--- Records shown ---
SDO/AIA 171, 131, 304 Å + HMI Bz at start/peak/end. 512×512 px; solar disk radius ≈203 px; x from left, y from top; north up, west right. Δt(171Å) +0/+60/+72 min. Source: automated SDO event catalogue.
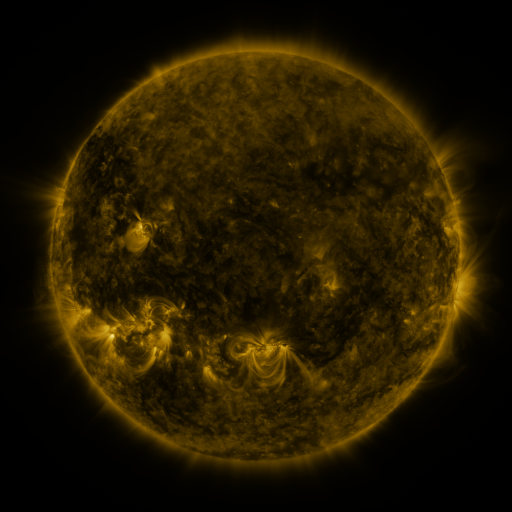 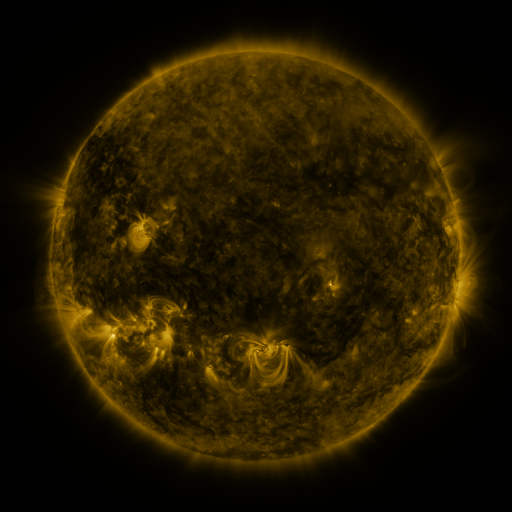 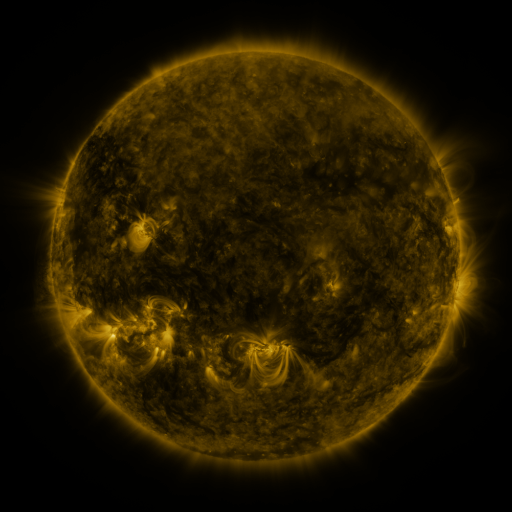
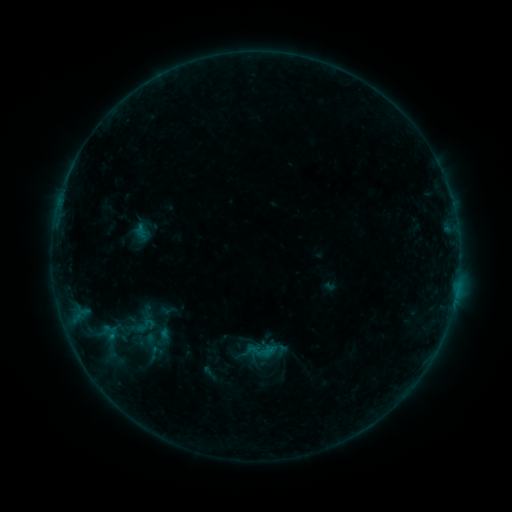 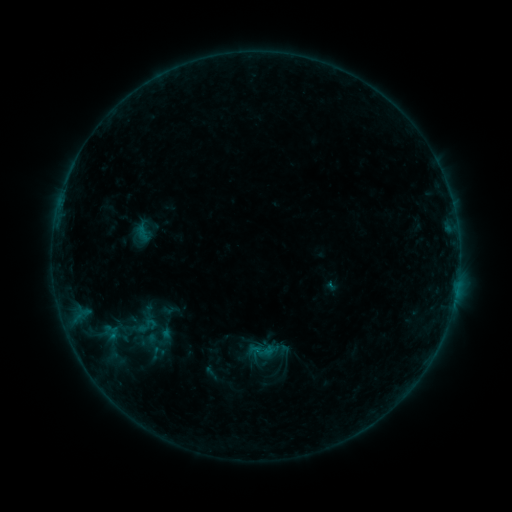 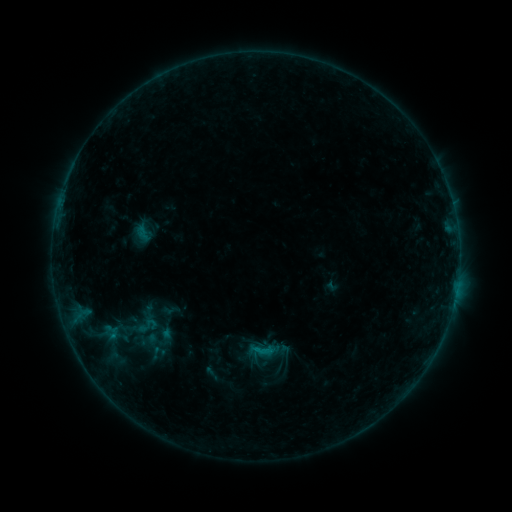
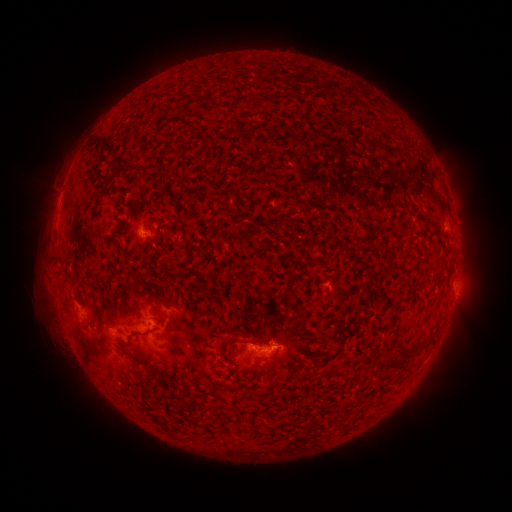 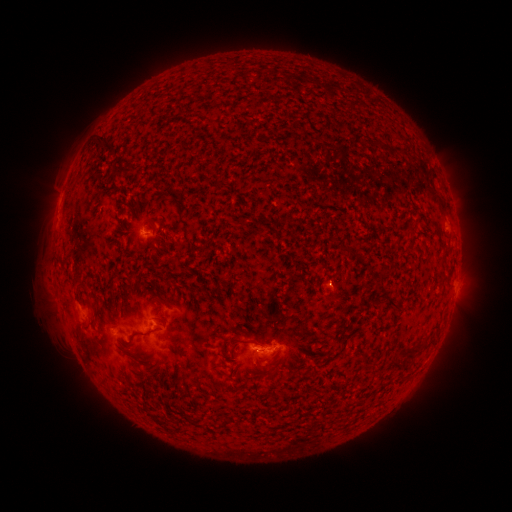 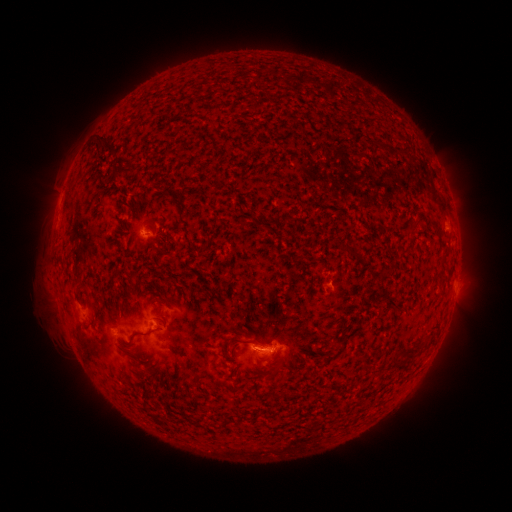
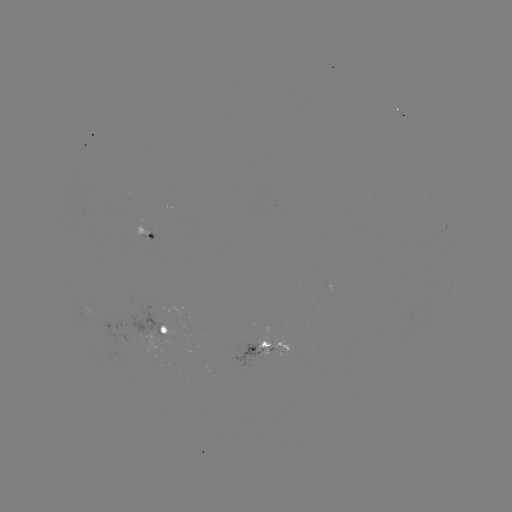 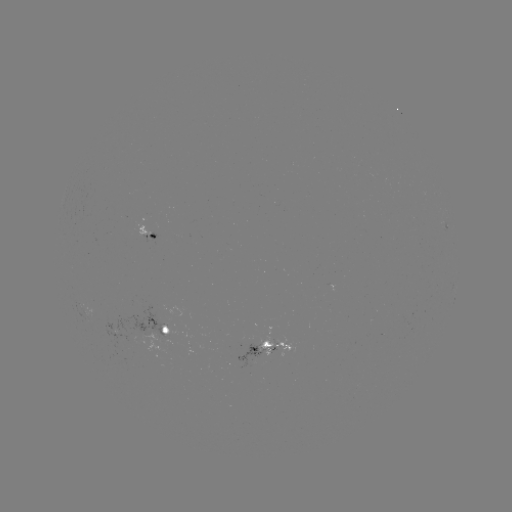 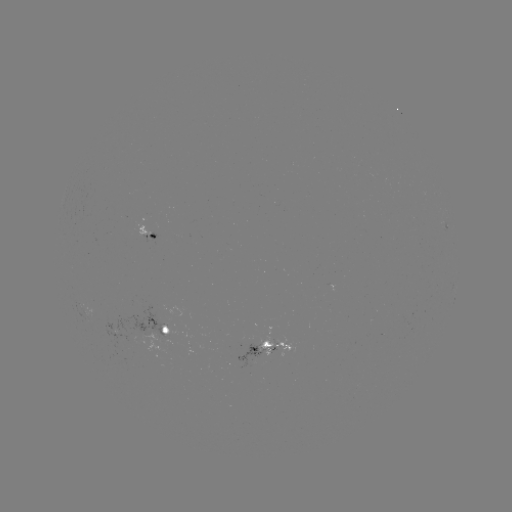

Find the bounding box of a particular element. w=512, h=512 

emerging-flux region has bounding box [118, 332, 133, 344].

--

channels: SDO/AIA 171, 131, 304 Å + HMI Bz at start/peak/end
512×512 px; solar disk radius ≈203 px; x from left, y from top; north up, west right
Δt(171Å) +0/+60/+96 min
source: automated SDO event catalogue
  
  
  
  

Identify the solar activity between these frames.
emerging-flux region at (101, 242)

--- Task goal ---
Output as a JSON list of strings the lines between the one holding "channels: SDO/AIA 171, 131, 304" and the one holding "emerging-flux region at (101, 242)", inclusive, one string per line and blank lines omitted.

--- Reply ---
[
  "channels: SDO/AIA 171, 131, 304 Å + HMI Bz at start/peak/end",
  "512×512 px; solar disk radius ≈203 px; x from left, y from top; north up, west right",
  "Δt(171Å) +0/+60/+96 min",
  "source: automated SDO event catalogue",
  "Identify the solar activity between these frames.",
  "emerging-flux region at (101, 242)"
]